If you're a musician, chances are you've considered getting management. After all, everyone knows the names of music managers who are just about as famous as the artists with whom they work, and it's definitely true that a band manager can help open some doors for you. But how high on your to-do list should "find a music manager" be?

First, you should know that there are definitely things a manager can bring to the table even very early on in your career. In the beginning stages of your music career, the biggest thing an artist manager can offer you is the chance to focus on your music. After all, they don't call it the music BUSINESS for nothing - there's a lot of hard work that goes into building a music career. For musicians, juggling all of the responsibilities of getting a career off the ground while trying to stay creative is a struggle. Often, musicians find themselves chasing down promoters or pitching to journalists all day long, at the expensive of practicing, writing new songs or recording. A manager can take all of that pressure off by handling the business side of things so that the musicians get to focus on being creative.

Of course, in addition to being someone who can take care of some of your business related responsibilities, a good manager is one who has some contacts that can help you in your music career - contacts at labels, with promoters and agents, with the press, and so on. This is where it gets tricky in weighing up how important a manager could be for you. Finding a manager who meets both of these criteria takes one thing that is often in short supply for up and coming musicians - money.

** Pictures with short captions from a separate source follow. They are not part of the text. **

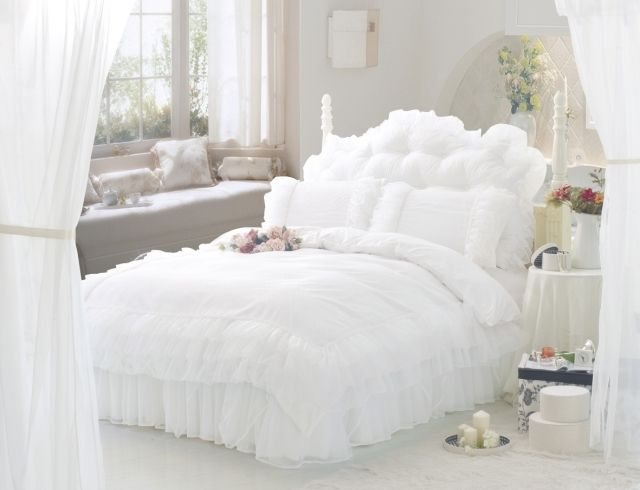 Free shipping Luxury Snow White lace bedspread princess bedding set queen size 100%cotton girls bedding duvet cover set BD 007-in Bedding Sets from Home & Garden on Aliexpress.com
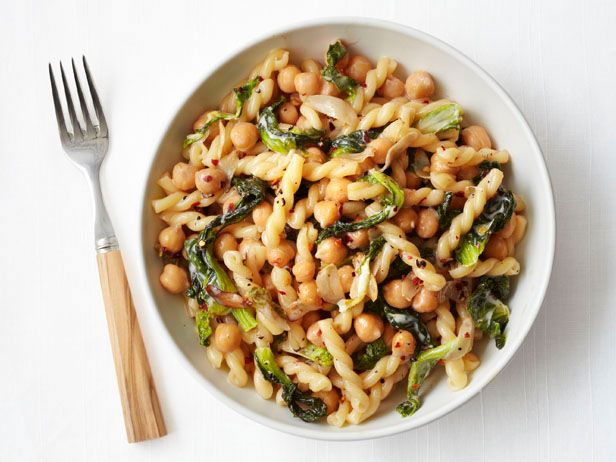 Pasta With Escarole and Chickpeas Recipe : Food Network Kitchens ...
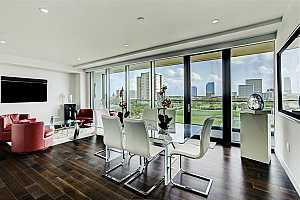 More Details about MLS # 72924795 : 3433 WESTHEIMER ROAD #804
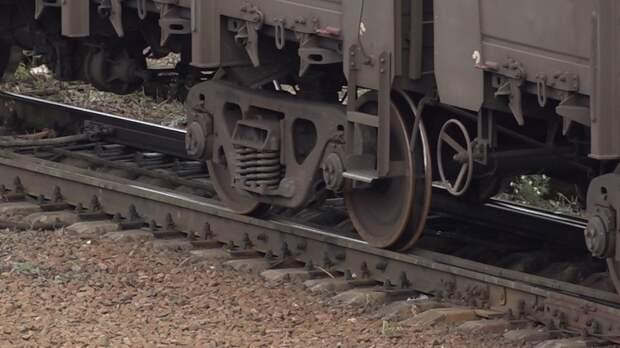 Десятки вагонов с «опасными» веществами загорелись в США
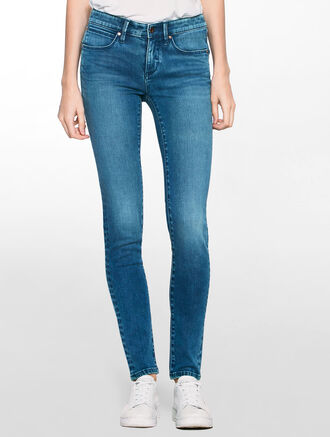 CALVIN KLEIN BLUE REVIVIAL BODY FIT JEANS
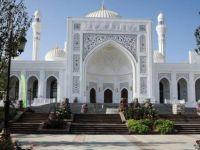 Çeçenistan'dan 70 bin kişilik cami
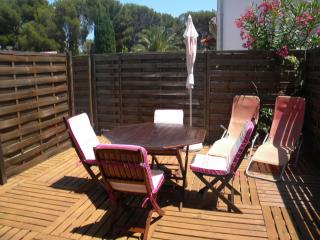 2 pieces climatise, grande terrasse,300m/mer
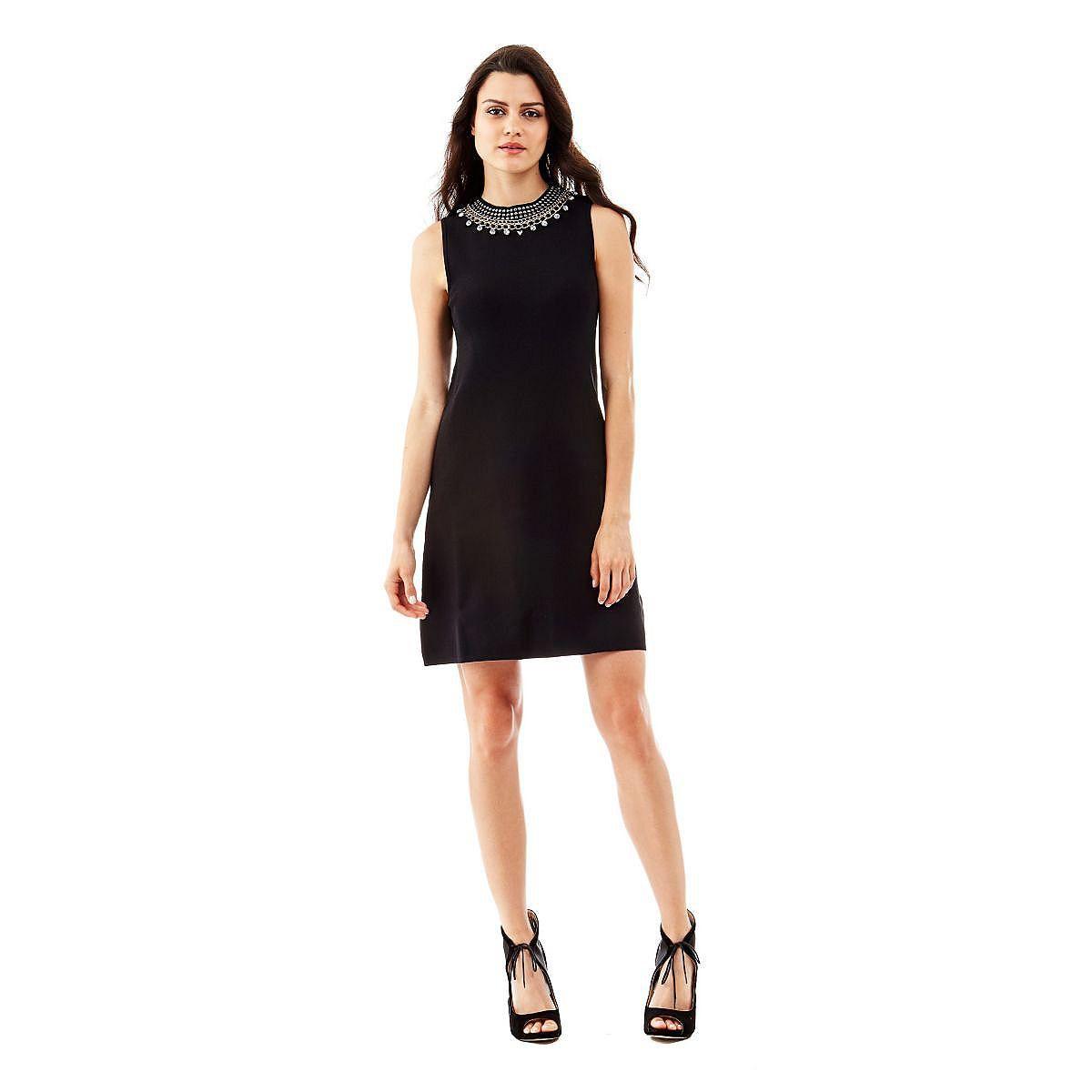 Kleid Bernarda A-line    Eine schlichte Optik ist der Schlüssel zum Bon-Chic-Look: Dieses Stretchkleid überzeugt mit Charme und Charakter. Am Ausschnitt glitzern Schmuckapplikationen, die zu einem stylishen Outfit inspirieren.    54% Viskose 45% Polyamid 1% Elastan.  Handwäsche.  Abgebildet ist Größe S, Gesamtlänge ca. 90 cm.  Fällt größengetreu aus....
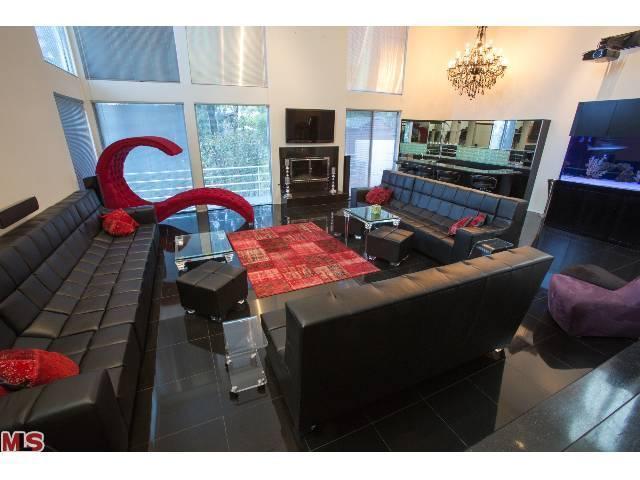 Alex Trebek S Former Home On Mulholland Drive Is For Sale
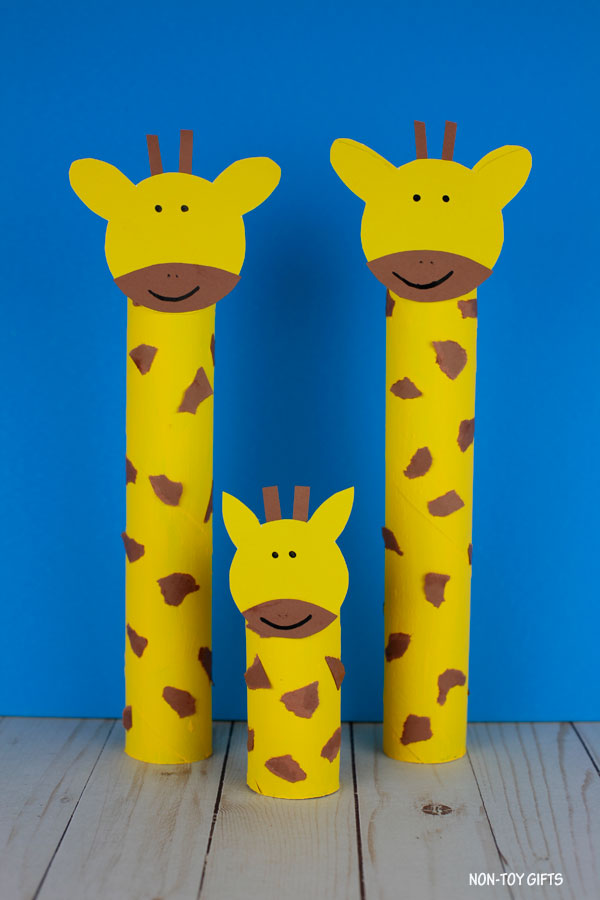 Paper roll giraffe craft for preschoolers and older kids
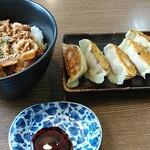 麺屋八代 - 料理写真:豚丼(大)580円+餃子300円
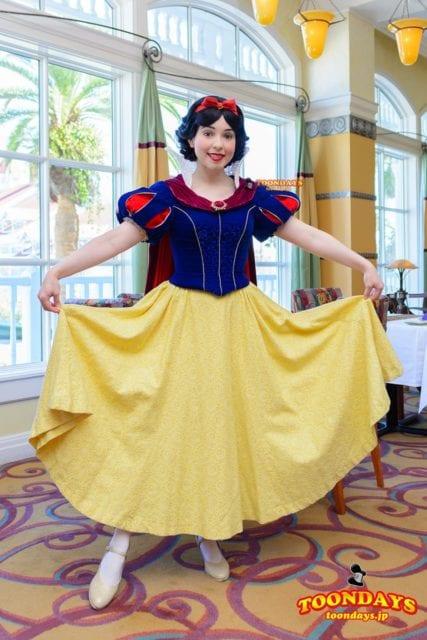新ドレスの白雪姫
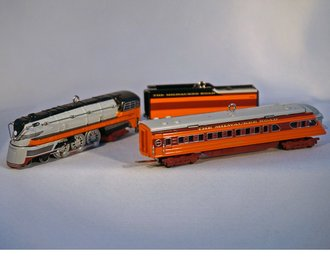 Lionel Ornament - 2004 Set - Hiawatha Engine, Tender & Observation Car
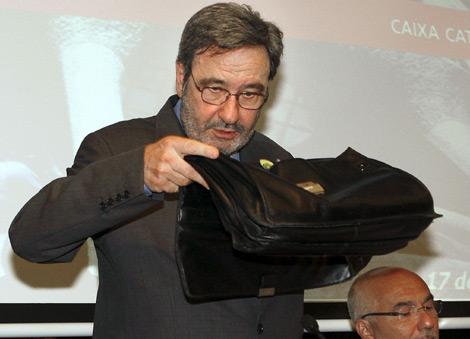 Narcís Serra, momentos antes de la junta de la entidad.   Efe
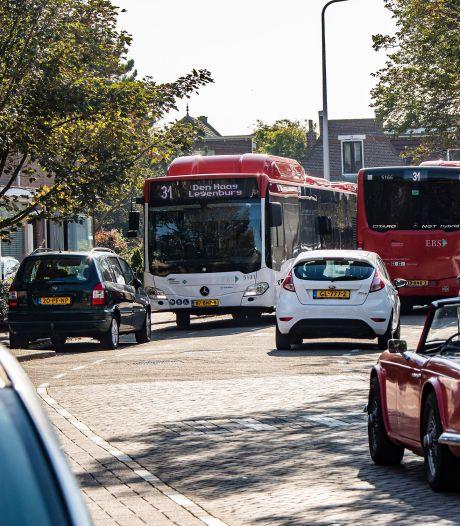 Bewoners Hortensiastraat in Monster balen van zware bussen: 'We liggen te stuiteren in ons bed'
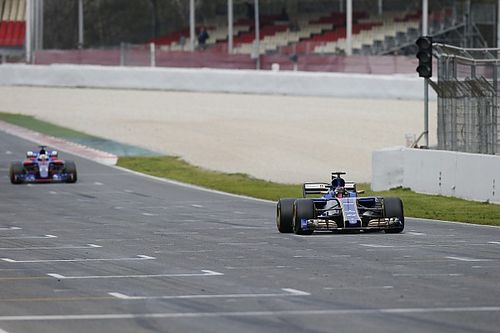"Sainz: ""Un V6 Ferrari 2016 che va più di noi è una situazione disperata"""
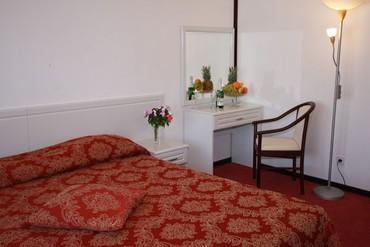 """фото Студио """"Romantic"""" , 2-местный, Отель """"Генрих 3*"""", Сочи"""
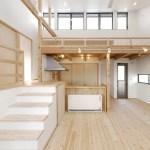 キッチン上部にロフトがあるリビング空間!
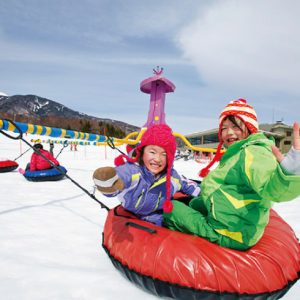 <span>冬温泉&スキー特集・5</span> 雪上メリーゴーランドが人気。清里で温泉&スキー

The bottom line is this: if you're just getting started in the music industry, and you're still at the stage where you're looking for a label, just starting to play shows and so on, you shouldn't divert money from doing things like recording or promoting your music to hire a big money manager. Your best options for management are these:

  • Working with a friend who is a fan of your music who is willing to help you manage some of the business side of your career. This kind of manager can be someone who wants to get a start in the music industry themselves, and you can grow your careers together. Your friend will be getting valuable experience and making good contacts so they can move on to other management work in the future, and you'll progress more quickly in your music career since they'll be shouldering some of the work for you.

  • Trying to find a more connected manager who is a big enough fan of your music to be willing to work for free at first, or for at least a very reduced rate. Scoring this kind of set up is rare, of course, but like lawyers, many people who are well placed in the music industry are willing to work pro bono if they really believe in you. If you do find a deal like this one, just be careful that you don't trade away your future to get the management in the short term. In other words, don't sign away huge percentages of your potential future earnings to convince someone to help you out now. If a manager walks away from you for this reason, relax - you've dodged a major bullet.

Of course, these kinds of management don't have to be mutually exclusive. You can have a friend on board helping you out with stuff at the same time that you are looking for a bigger music manager.